▸ **Consigne**: D'après le texte sur Aragon au Comité central d'Argenteuil, à quelles dates ce Comité central du PCF s'est-il tenu ?

16 décembre 2011

Parti communiste: Aragon au Comité central d'Argenteuil (mars1966)

ARAGON fut le rapporteur de la résolution du Comité central du PCF qui se tint à Argenteuil du 11 au 13 mars 1966. Voici quelques extraits de son texte, jamais publié jusqu'ici. Il s'agit de transcriptions réalisées d'après un enregistrement vocal.

PREAMBULE
«J'ai à vous présenter les résultats des travaux de la commission de résolution, je vais en abuser pour vous dire quelques mots à titre individuel en dehors de ses travaux puisque je n'ai pas pris la parole au cours du premier Comité central entièrement consacré aux questions idéologiques que nous ayons eu depuis que je suis membre du Parti, c'est-à-dire depuis 1927.»

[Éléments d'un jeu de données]
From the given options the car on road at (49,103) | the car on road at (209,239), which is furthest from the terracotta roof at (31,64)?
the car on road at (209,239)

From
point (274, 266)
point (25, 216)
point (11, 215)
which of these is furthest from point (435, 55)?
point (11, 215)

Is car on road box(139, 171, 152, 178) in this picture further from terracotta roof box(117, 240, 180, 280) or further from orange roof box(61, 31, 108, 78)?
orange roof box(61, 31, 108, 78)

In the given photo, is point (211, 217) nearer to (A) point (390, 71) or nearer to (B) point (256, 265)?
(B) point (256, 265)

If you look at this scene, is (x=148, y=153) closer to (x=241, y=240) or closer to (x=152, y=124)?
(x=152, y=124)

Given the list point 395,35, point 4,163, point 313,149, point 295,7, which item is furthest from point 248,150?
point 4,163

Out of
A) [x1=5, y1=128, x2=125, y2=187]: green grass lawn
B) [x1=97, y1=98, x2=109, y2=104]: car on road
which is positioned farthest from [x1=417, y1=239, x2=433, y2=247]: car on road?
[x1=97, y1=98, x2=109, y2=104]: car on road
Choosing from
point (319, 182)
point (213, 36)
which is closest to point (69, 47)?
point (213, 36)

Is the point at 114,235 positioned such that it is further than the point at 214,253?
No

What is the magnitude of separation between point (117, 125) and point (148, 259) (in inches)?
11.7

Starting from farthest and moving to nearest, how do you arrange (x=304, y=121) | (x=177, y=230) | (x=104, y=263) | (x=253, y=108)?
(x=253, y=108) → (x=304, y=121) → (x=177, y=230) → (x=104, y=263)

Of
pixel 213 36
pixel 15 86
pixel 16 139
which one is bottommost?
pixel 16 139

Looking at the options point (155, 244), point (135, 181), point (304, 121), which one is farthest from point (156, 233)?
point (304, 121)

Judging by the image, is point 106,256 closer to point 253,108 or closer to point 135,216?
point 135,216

▸ **Corrigé**: Du 11 au 13 mars 1966.